Photovoltaïque en surimposition tertiaire : gain énergétique, coût et ROI

photovoltaïque tertiaire — Grandes toitures tertiaires ou industrielles en autoconsommation.. Une centrale PV de 36 à 500 kWc sur toiture plate ou bac acier alimente en direct la consommation d'un bâtiment tertiaire, agricole ou industriel. Rentabilité renforcée par la hausse des tarifs électriques.

Côté chiffres, photovoltaïque tertiaire affiche 30-70 % électricité de gain énergétique, un coût moyen de 800-1 300 €/kWc et un ROI de 7-11 ans (prime autoconsommation + AO CRE d'aides mobilisables). Bénéfices clés : 30 à 70 % d'électricité en autoconsommation, Coût actualisé < 0,08 €/kWh (LCOE), Contribution majeure au décret tertiaire.

Pour être éligible aux aides (MaPrimeRénov', CEE, Éco-PTZ), la pose de photovoltaïque en surimposition tertiaire doit respecter Installateur RGE QualiPV Élec 36-250 ou > 250 kWc ; Attestation de solidité charpente (bureau structure) ; Panneaux avec bilan carbone < 550 kg CO₂eq/kWc pour la prime. cee.fr détaille les critères techniques, les fiches CEE de référence et les erreurs de mise en œuvre à éviter.

FAQ

Questions fréquentes sur photovoltaïque tertiaire

14 réponses aux questions les plus posées sur photovoltaïque en surimposition tertiaire, son coût, ses aides et sa mise en œuvre.

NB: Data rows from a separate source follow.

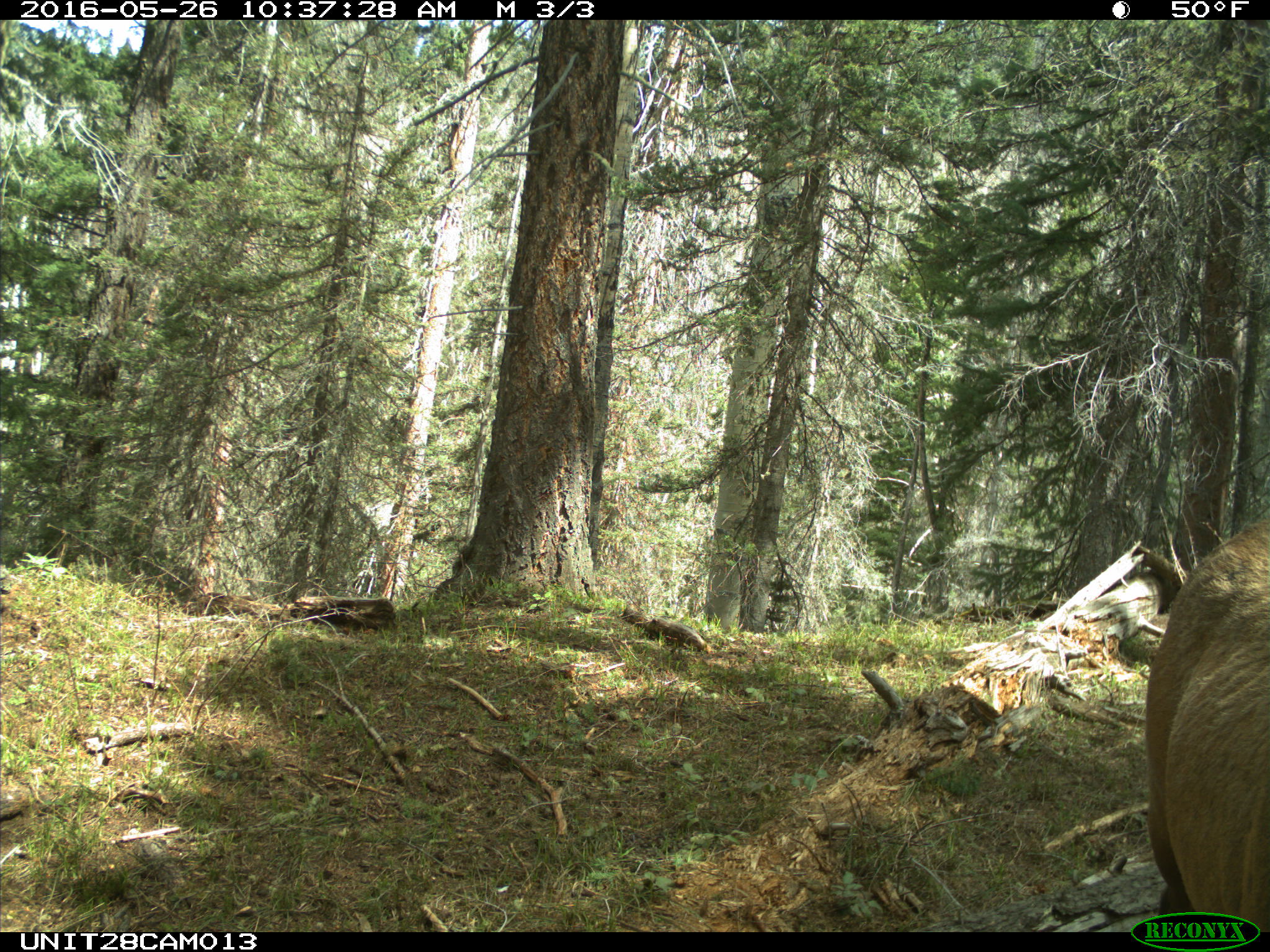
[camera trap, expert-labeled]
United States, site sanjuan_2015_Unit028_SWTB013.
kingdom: Animalia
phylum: Chordata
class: Mammalia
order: Artiodactyla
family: Cervidae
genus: Cervus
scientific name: Cervus elaphus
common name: red deer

Autoconsommation ou vente totale ?

Autoconsommation avec vente du surplus quasi systématiquement : le coût évité (0,15-0,25 €/kWh sur le tarif entreprise) est supérieur au tarif de vente. La vente totale n'est pertinente que pour des toitures sans consommation associée (hangars agricoles vacants).

Quel impact sur la valeur du bâtiment ?

Positif : une centrale PV amortie procure un revenu net et améliore le DPE (baisse des consommations tous usages). Certains bailleurs valorisent la centrale à la revente ou négocient un contrat de refacturation d'électricité verte aux locataires.

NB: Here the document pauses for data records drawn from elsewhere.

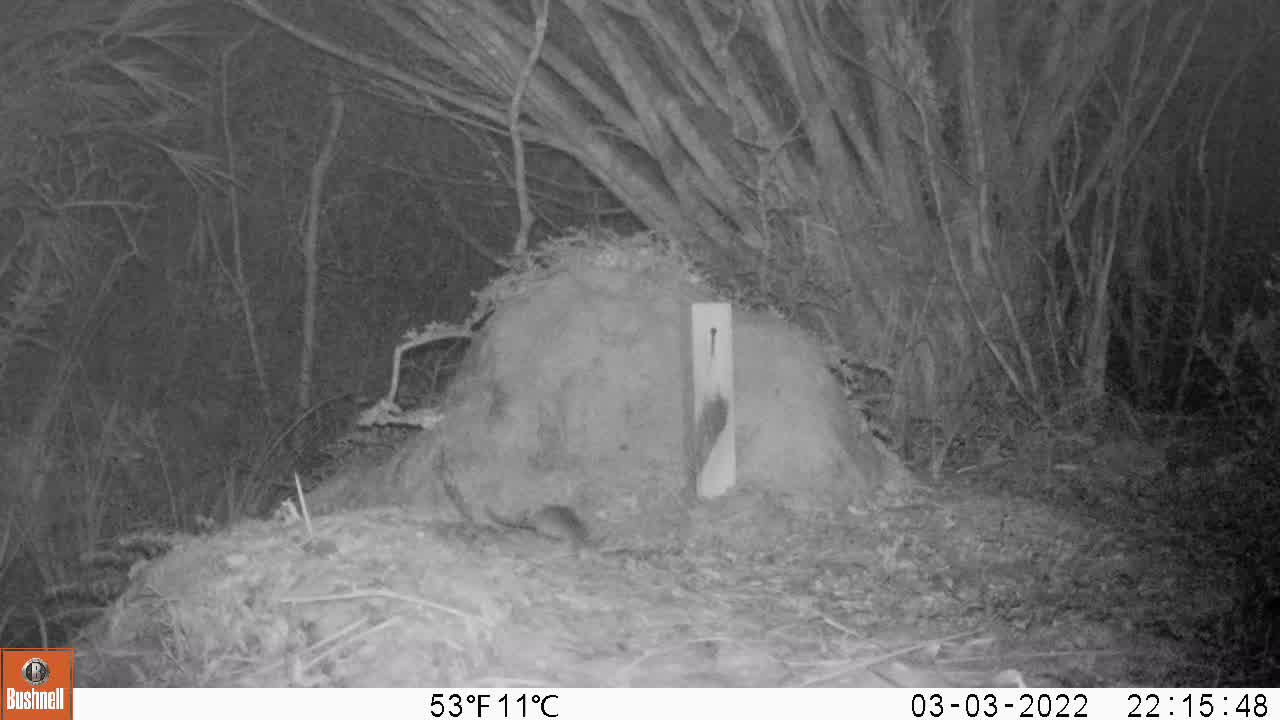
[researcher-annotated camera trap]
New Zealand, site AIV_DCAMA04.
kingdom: Animalia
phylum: Chordata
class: Mammalia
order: Rodentia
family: Muridae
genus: Mus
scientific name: Mus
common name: mouse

Le raccordement Enedis peut-il bloquer le projet ?

Oui au-delà de 100 kWc dans des zones électriques saturées. La demande de raccordement doit être déposée avant le lancement des travaux ; le devis Enedis peut atteindre 15-30 % du coût du projet dans les cas défavorables.

Peut-on cumuler avec un contrat CPE ?

Oui, le PV en toiture est un levier fréquemment intégré dans un Contrat de Performance Énergétique tertiaire, financé par le tiers investisseur et rémunéré sur les économies. Il complète parfaitement les actions sur CVC et éclairage.

Quel est le prix de photovoltaïque en surimposition tertiaire?

Le coût moyen constaté pour photovoltaïque en surimposition tertiaire est de 800-1 300 €/kWc. Ce budget inclut la fourniture, la pose par un artisan RGE et la mise en service. Les aides cumulées (MaPrimeRénov', CEE, Éco-PTZ, TVA 5,5 %) peuvent couvrir 40 à 90 % du montant selon vos revenus et la performance atteinte.

Quelles aides financières pour photovoltaïque tertiaire ?

Les principales aides mobilisables sont MaPrimeRénov' (versée par l'ANAH selon revenus), la prime CEE (versée par les fournisseurs d'énergie), l'Éco-PTZ (prêt à taux zéro jusqu'à 50 000 €), la TVA réduite à 5,5 % et les aides locales (région, département, commune). Toutes se cumulent dans la limite de 100 % du coût.

Existe-t-il une fiche CEE dédiée ?

Aucune fiche CEE standardisée dédiée n'est identifiée pour photovoltaïque en surimposition tertiaire à ce jour. Une opération spécifique CEE reste possible sous conditions : consultez un mandataire agréé pour valider l'éligibilité au dispositif.

Quel gain énergétique attendre après photovoltaïque en surimposition tertiaire ?

Le gain énergétique moyen constaté est de 30-70 % électricité. La performance réelle dépend de l'état initial du bâti, du dimensionnement, de la qualité de pose et de l'usage. Un audit énergétique préalable permet de fiabiliser l'estimation et de prioriser les travaux les plus rentables.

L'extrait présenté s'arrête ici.